Boris Johnson has had a momentous lockdown; he was sent to intensive care and after recovering, became a father, yet again. The exact figures are sketchy, but his father, Stanley Johnson, said he was proud to become a grandparent for the 14th time, so work it out; he has a brother and sister. The PM is our leader, a quasi father-figure for the nation, which is why we were genuinely shocked when his life hung in the balance.
Whatever you may have thought about David Cameron and Theresa May (if you can remember that far back), they at least seemed to have a bit of public duty about them. With Boris Johnson, our current father-figure, there is none; he is only about personal ambition. As an actual father, we know Johnson is shit, he has already been caught shagging the IT teacher, but we are now stuck with him and his limitations for the foreseeable.
We currently have to take our fun where we can, but personally, I am really enjoying the devolved parliaments of Scotland, Wales and Northern Ireland outmaneuvering and undermining the UK government at every turn, even though one of the DUP’s MLAs was caught shopping online for shoes during an important health committee meeting last week.
Obviously, everyone would prefer it if this company paid some taxes, so we didn’t have to rely on centenarians and Amands Bloody Holden, raising money for the NHS to get us through this crisis, but people have realised during lockdown how essential it has become to keep in contact with people. And also, how all under 25 have left it and moved elsewhere. Good.
A lot of people have rushed back to Facebook and are enjoying various music/book links to keep everyone involved and entertained. But some friends have revealed themselves to be exceedingly needy, caring, shouty, weird or complete conspiracy theorists. Which are all things I am currently fluctuating between on a daily basis. So that’s to be expected and absolutely fine by me.
To wear or not to wear?
This was always going to become the new big post-Brexit debate.
The government briefing, on 11th May, said people in England should wear face coverings, in ‘enclosed public spaces’, such as shops and on public transport, but that we shouldn’t try to buy medical face masks, as these are for frontline staff and key workers only.

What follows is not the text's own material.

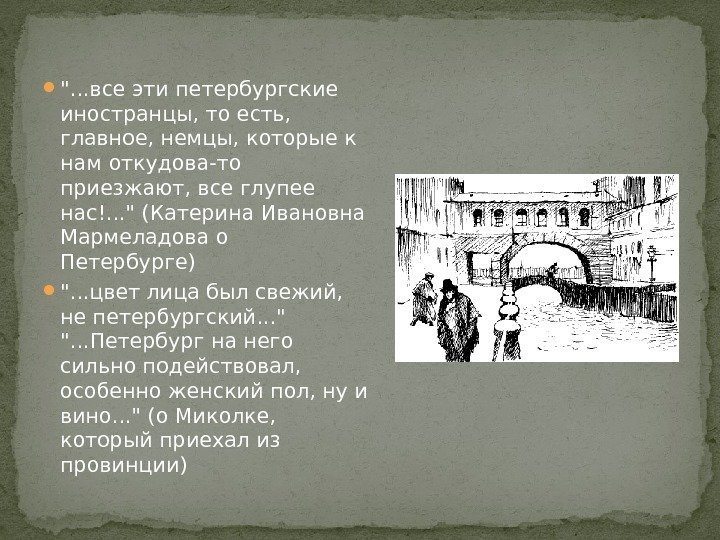 "...все эти петербургские иностранцы, то есть, главное, немцы, которые к нам откудова-то приезжают, все глупее нас!..." (Катерина Ивановна Мармеладова о Петербурге)

"...цвет лица был свежий, не петербургский..." "...Петербург на него сильно подействовал, особенно женский пол, ну и вино..." (о Миколке, который приехал из провинции)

It reminds me a bit of the discussion about whether cyclists should wear helmets or not, but with more interested parties and less perilous outcomes. On the one hand, anything is better than nothing; on the other, they cause complacency and don’t work anyway. Or they only work if you’re sick and cough on other people, but, in that case, you should be isolated at home.
If it came to a public vote, it would probably end up 52/48% one way or another. Thank God we’ve got a government to make all these tricky decisions for us, then.
It’s going to happen, so we might as well get used to it and repurpose an old t-shirt or sock but if you’re cycling in London, I’d definitely prioritise a helmet over a mask.